Osborn wants to make his wines to age. His single-vineyard series all clocks in about 14% alcohol. But there’s more to it than that. “I’m really focused on minerality, length, and oak integration,” Osborn says.
13 vineyards for laying down
Osborn has been using Shiraz from the 13 vineyards (and a few more) to make The Dead Arm McLaren Vale Shiraz. All 13 vineyards are within 10 miles of each other. According to the large map on my lap, six of them are nestled within 1 square kilometer; you could probably legally combine them and call it a single-vineyard wine.
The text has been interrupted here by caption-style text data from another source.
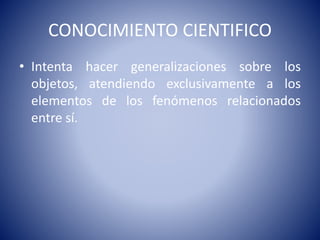 CONOCIMIENTO CIENTIFICO 
• Intenta hacer generalizaciones sobre los 
objetos, atendiendo exclusivamente a los 
elementos de los fenómenos relacionados 
entre sí. 
 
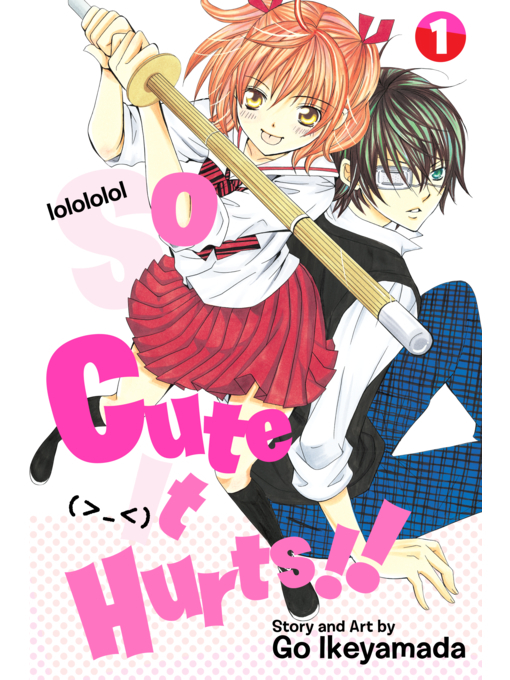 Title details for So Cute It Hurts!!, Volume 1 by Go Ikeyamada - Available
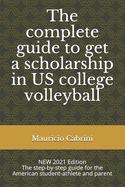 The complete guide to get a scholarship in US college volleyball: The step-by-step guide for the American student-athlete and parent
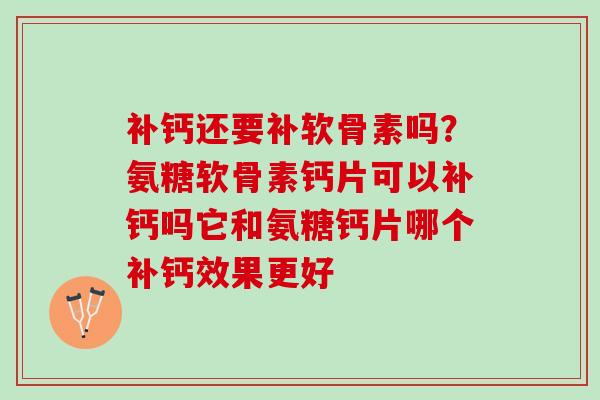 补钙还要补软骨素吗？氨糖软骨素钙片可以补钙吗它和氨糖钙片哪个补钙效果更好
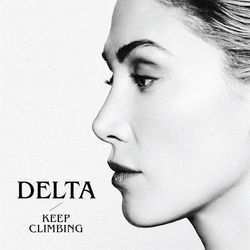 Keep Climbing - Delta Goodrem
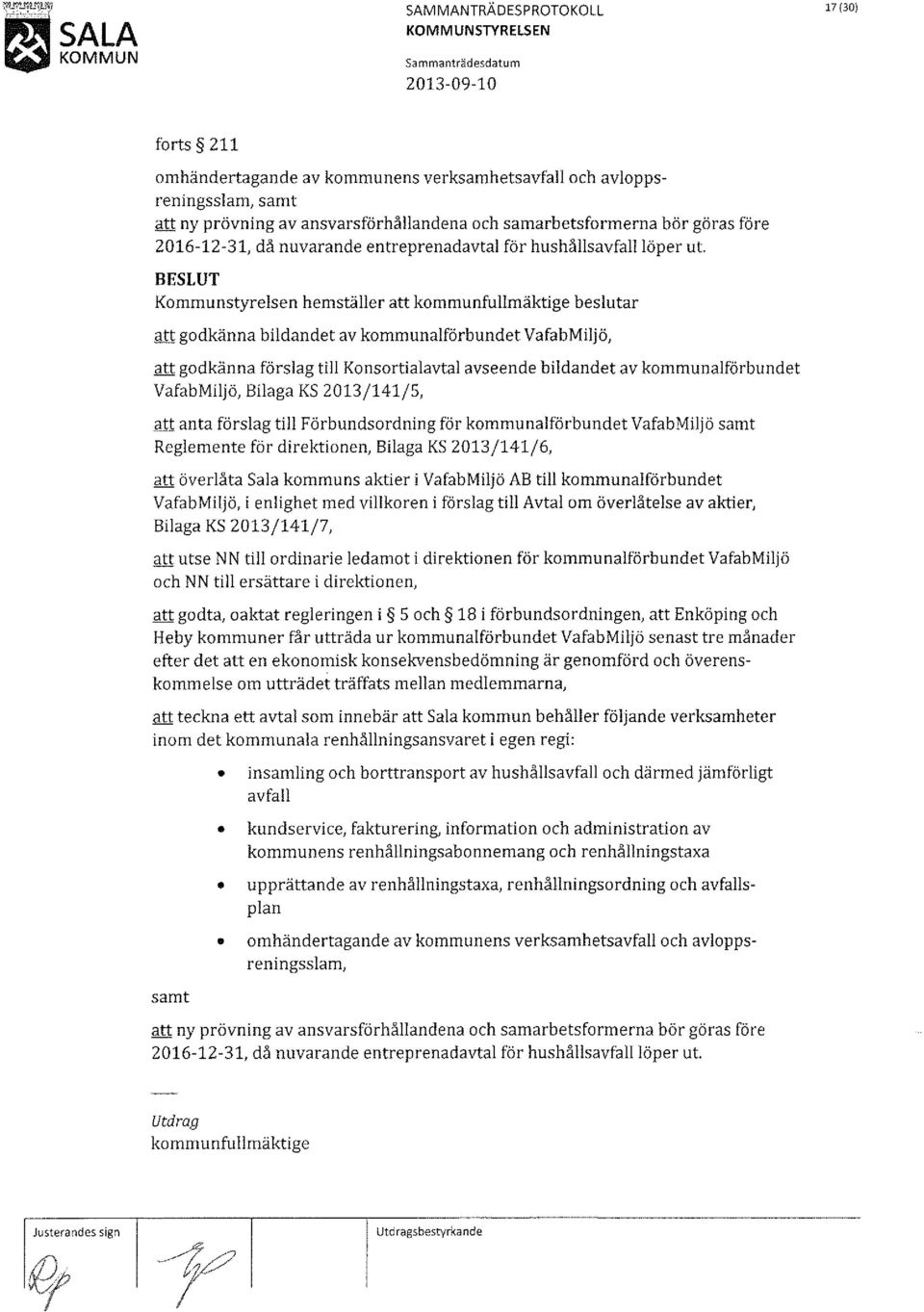 avseende bildandet av kommunalförbundet VafabMiljö, Bilaga KS 2013/141/5, att anta förslag till Förbundsordning för kommunalförbundet VafabMiljö samt Reglemente för direktionen, Bilaga KS 2013/141/6,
Some of them are actually touching (not me, each other).
Osborn says he makes all 13 wines exactly the same way, including 20 months in barriques.And he proves his point about McLaren Vale terroir because they’re all really different, and also very different from the mainstream perception of Australian Shiraz. Some are mushroomy, some are floral, some are peppery, some are bright and fruity.
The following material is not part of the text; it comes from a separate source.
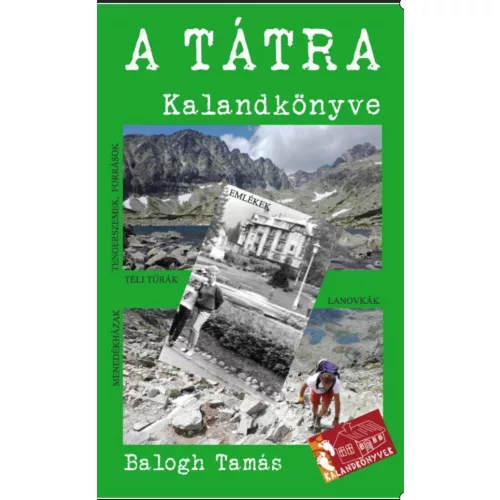 A Tátra kalandkönyve - A magas- és az alacsony-Tátra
This shouldn’t be surprising if you’ve tasted The Dead Arm. Earlier this year I judged at Critics Challenge with a lineup of top wine writers from around the country. The 2008 Dead Arm Shiraz won Best of Class Shiraz, and if it was up to Bruce Schoenfeld and myself, it would have won Best In Show Red Wine. Even among a group of wines given platinum medals, it was the most interesting.
He’ll have to make a little less Dead Arm now, because he’s making about 200 cases of each of these 13 components. “The ’09 Dead Arm is going to run out way earlier,” he says. “Which is not a bad thing. We don’t want to have stock lying around.”
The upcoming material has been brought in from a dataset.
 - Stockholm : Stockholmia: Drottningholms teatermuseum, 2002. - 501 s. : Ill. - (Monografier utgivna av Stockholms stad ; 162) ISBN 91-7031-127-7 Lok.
However, he does plan to cellar a large percentage of the single-vineyard wines. His goal is “obviously to make the greatest wine I can. A wine which has lots of presence. A wine that has a lot of fragrant length. A wine that lasts a long time – ideally 40-50 years.” And he can’t know which of these single-vineyard wines will do that for a while.
For example, Tyche’s Mustard Shiraz is very tannic, especially on the finish. It’s not pleasant to drink now.
“I have to use this like mustard in the [Dead Arm] blend,” he says. “I’ll be very interested to see how this does with age – whether I use more or less [in Dead Arm].”
The Other Side Shiraz, from 96-year-old vines, is also quite tannic, but tastes Bordeaux-like, with tobacco leaf notes.
The Fruit Bat Shiraz, on limestone soils, is earthy and mushroomy, not at all fruit-driven. The Little Venice Shiraz comes from a vineyard touching Fruit Bat, but has clay soils. It tastes of bright raspberry, with a stony, minerally finish.
It’s hard to imagine any store or restaurant carrying all 13 of these wines, plus The Dead Arm. Tasting them with Osborn at a trade event in San Francisco, I imagined that five years from now, 10 years, 20 years, it will be even more interesting to journey to d’Arenberg’s cellars and pop all the corks again. Fortunately I’ve got a map.